# How much and how often to feed young cherry head?



## maiayns (Sep 2, 2011)

I'm still new and I don't want to over or under feed my cherry head. He's still very young. I'm not quite sure how old, but I'll post pictures of later for the lovely experts on here to determine. What I'm confused about is how much/how often should I feed my cherry head? Once a day? And are there any recommended diets I should follow as a start until I get a better understanding?


----------



## terryo (Sep 2, 2011)

I have my first Cherry Head five years now, and I still love this site the best, even though many more have been written. It's so easy to follow for a beginner....Now that I have another one I still follow this site and love it for it's simplicity. http://www.redfoots.com/redfoot.htm
If you go to the top of the page and put your mouse on diet, the different ages will come up and tell you what to feed and how much...even with pictures. I still use this care sheet for my older one from time to time.


----------



## maiayns (Sep 2, 2011)

is it okay if he eat off of the cypress substrate? It's the only way I've gotten him to eat. He hates being put in his water or food dish, so I put the lettuce onto the substrate and he started eating it.


----------



## Madkins007 (Sep 2, 2011)

I use some folded newspaper as a 'feeding tray', then toss it later. 
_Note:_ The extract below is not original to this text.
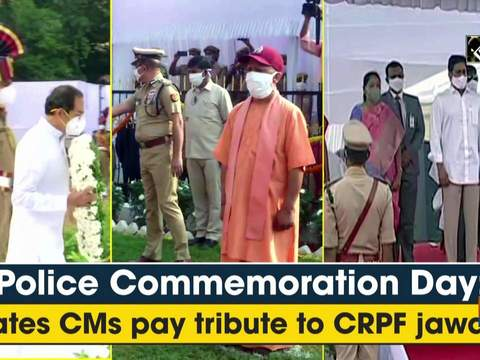 Police Commemoration Day: States CMs pay tribute to CRPF jawans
As for amounts- don't worry about how much low-calorie, high-fiber and high-calcium food it gets- offer it all the greens, flowers, leaves, mushrooms, hays, grasses, etc. you want, but limit the proteins, carbs, and fats.


----------



## maiayns (Sep 2, 2011)

terryo said:


> I have my first Cherry Head five years now, and I still love this site the best, even though many more have been written. It's so easy to follow for a beginner....Now that I have another one I still follow this site and love it for it's simplicity. http://www.redfoots.com/redfoot.htm
> If you go to the top of the page and put your mouse on diet, the different ages will come up and tell you what to feed and how much...even with pictures. I still use this care sheet for my older one from time to time.



Thanks so much. The info on there is so simple to follow! 



Madkins007 said:


> I use some folded newspaper as a 'feeding tray', then toss it later.
> 
> As for amounts- don't worry about how much low-calorie, high-fiber and high-calcium food it gets- offer it all the greens, flowers, leaves, mushrooms, hays, grasses, etc. you want, but limit the proteins, carbs, and fats.



The newspaper as a feeding tray is smart! I should use that for now until he decides to leave his hideaway. He's still very shy and scared.


----------



## Madkins007 (Sep 3, 2011)

A note about the redfoots.com menu- one of the reasons I started the Library is that I was unhappy with my tortoise's poop using this diet. When I compared it to recommendations from various experts, I found that redfoots.com was higher in sweet fruits and carbs; lower in calcium, fiber and variety (which means lower in a variety of vitamins and nutrients); used a controversial source for the meat proteins; and was very low in vitamin D if the tortoises are kept inside.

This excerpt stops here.